→ **Exercise description**:
Please copy all of the records exactly, leaving nothing out.

■ ■ ■ ■ ■

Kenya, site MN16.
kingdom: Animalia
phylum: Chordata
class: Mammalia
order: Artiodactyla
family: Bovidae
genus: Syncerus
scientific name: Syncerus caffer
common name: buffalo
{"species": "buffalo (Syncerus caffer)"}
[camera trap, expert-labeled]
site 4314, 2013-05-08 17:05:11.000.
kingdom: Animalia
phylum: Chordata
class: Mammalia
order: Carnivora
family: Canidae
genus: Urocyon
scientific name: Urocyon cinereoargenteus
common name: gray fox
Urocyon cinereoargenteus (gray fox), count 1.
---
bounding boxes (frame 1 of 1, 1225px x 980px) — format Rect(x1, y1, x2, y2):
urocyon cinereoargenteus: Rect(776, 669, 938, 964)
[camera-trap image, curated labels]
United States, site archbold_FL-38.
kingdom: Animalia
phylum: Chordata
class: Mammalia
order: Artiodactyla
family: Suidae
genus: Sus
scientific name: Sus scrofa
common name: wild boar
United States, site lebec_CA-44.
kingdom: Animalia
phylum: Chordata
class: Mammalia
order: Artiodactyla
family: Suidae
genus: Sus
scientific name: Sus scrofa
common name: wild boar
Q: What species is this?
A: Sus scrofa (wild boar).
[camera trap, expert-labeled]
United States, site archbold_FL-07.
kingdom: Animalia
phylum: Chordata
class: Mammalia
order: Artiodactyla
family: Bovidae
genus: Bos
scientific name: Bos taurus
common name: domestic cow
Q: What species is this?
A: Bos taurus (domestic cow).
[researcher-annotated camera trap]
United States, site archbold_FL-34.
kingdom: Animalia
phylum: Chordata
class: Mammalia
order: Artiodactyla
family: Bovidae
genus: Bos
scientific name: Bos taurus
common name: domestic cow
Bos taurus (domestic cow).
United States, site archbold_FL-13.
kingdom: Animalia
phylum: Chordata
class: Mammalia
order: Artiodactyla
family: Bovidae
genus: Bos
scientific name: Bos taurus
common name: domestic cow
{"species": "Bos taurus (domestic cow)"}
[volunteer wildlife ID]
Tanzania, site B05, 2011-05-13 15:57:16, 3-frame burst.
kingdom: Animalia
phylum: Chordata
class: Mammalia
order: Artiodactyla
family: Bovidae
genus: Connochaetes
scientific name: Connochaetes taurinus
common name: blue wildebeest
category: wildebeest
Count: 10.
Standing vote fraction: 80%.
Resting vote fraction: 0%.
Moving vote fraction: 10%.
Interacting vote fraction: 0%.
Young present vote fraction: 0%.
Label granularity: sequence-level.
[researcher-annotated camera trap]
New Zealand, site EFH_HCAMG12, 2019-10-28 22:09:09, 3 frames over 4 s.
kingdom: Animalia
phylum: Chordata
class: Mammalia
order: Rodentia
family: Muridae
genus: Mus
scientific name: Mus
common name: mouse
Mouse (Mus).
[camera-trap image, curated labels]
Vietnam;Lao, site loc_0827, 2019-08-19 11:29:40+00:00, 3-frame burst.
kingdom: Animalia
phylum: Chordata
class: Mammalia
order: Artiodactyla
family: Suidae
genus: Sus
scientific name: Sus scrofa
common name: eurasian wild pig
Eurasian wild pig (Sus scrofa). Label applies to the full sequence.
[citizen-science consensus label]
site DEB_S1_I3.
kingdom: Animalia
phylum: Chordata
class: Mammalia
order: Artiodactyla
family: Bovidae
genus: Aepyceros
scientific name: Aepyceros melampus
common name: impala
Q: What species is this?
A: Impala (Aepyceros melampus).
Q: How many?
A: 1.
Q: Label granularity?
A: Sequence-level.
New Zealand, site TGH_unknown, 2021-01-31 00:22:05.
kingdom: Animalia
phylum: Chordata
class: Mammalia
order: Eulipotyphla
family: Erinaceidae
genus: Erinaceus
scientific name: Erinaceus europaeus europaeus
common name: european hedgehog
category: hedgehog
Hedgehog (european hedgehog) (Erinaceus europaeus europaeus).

■ ■ ■ ■ ■

→ **Written solution**:
Kenya, site MN16.
kingdom: Animalia
phylum: Chordata
class: Mammalia
order: Artiodactyla
family: Bovidae
genus: Syncerus
scientific name: Syncerus caffer
common name: buffalo
{"species": "buffalo (Syncerus caffer)"}
[camera trap, expert-labeled]
site 4314, 2013-05-08 17:05:11.000.
kingdom: Animalia
phylum: Chordata
class: Mammalia
order: Carnivora
family: Canidae
genus: Urocyon
scientific name: Urocyon cinereoargenteus
common name: gray fox
Urocyon cinereoargenteus (gray fox), count 1.
---
bounding boxes (frame 1 of 1, 1225px x 980px) — format Rect(x1, y1, x2, y2):
urocyon cinereoargenteus: Rect(776, 669, 938, 964)
[camera-trap image, curated labels]
United States, site archbold_FL-38.
kingdom: Animalia
phylum: Chordata
class: Mammalia
order: Artiodactyla
family: Suidae
genus: Sus
scientific name: Sus scrofa
common name: wild boar
United States, site lebec_CA-44.
kingdom: Animalia
phylum: Chordata
class: Mammalia
order: Artiodactyla
family: Suidae
genus: Sus
scientific name: Sus scrofa
common name: wild boar
Q: What species is this?
A: Sus scrofa (wild boar).
[camera trap, expert-labeled]
United States, site archbold_FL-07.
kingdom: Animalia
phylum: Chordata
class: Mammalia
order: Artiodactyla
family: Bovidae
genus: Bos
scientific name: Bos taurus
common name: domestic cow
Q: What species is this?
A: Bos taurus (domestic cow).
[researcher-annotated camera trap]
United States, site archbold_FL-34.
kingdom: Animalia
phylum: Chordata
class: Mammalia
order: Artiodactyla
family: Bovidae
genus: Bos
scientific name: Bos taurus
common name: domestic cow
Bos taurus (domestic cow).
United States, site archbold_FL-13.
kingdom: Animalia
phylum: Chordata
class: Mammalia
order: Artiodactyla
family: Bovidae
genus: Bos
scientific name: Bos taurus
common name: domestic cow
{"species": "Bos taurus (domestic cow)"}
[volunteer wildlife ID]
Tanzania, site B05, 2011-05-13 15:57:16, 3-frame burst.
kingdom: Animalia
phylum: Chordata
class: Mammalia
order: Artiodactyla
family: Bovidae
genus: Connochaetes
scientific name: Connochaetes taurinus
common name: blue wildebeest
category: wildebeest
Count: 10.
Standing vote fraction: 80%.
Resting vote fraction: 0%.
Moving vote fraction: 10%.
Interacting vote fraction: 0%.
Young present vote fraction: 0%.
Label granularity: sequence-level.
[researcher-annotated camera trap]
New Zealand, site EFH_HCAMG12, 2019-10-28 22:09:09, 3 frames over 4 s.
kingdom: Animalia
phylum: Chordata
class: Mammalia
order: Rodentia
family: Muridae
genus: Mus
scientific name: Mus
common name: mouse
Mouse (Mus).
[camera-trap image, curated labels]
Vietnam;Lao, site loc_0827, 2019-08-19 11:29:40+00:00, 3-frame burst.
kingdom: Animalia
phylum: Chordata
class: Mammalia
order: Artiodactyla
family: Suidae
genus: Sus
scientific name: Sus scrofa
common name: eurasian wild pig
Eurasian wild pig (Sus scrofa). Label applies to the full sequence.
[citizen-science consensus label]
site DEB_S1_I3.
kingdom: Animalia
phylum: Chordata
class: Mammalia
order: Artiodactyla
family: Bovidae
genus: Aepyceros
scientific name: Aepyceros melampus
common name: impala
Q: What species is this?
A: Impala (Aepyceros melampus).
Q: How many?
A: 1.
Q: Label granularity?
A: Sequence-level.
New Zealand, site TGH_unknown, 2021-01-31 00:22:05.
kingdom: Animalia
phylum: Chordata
class: Mammalia
order: Eulipotyphla
family: Erinaceidae
genus: Erinaceus
scientific name: Erinaceus europaeus europaeus
common name: european hedgehog
category: hedgehog
Hedgehog (european hedgehog) (Erinaceus europaeus europaeus).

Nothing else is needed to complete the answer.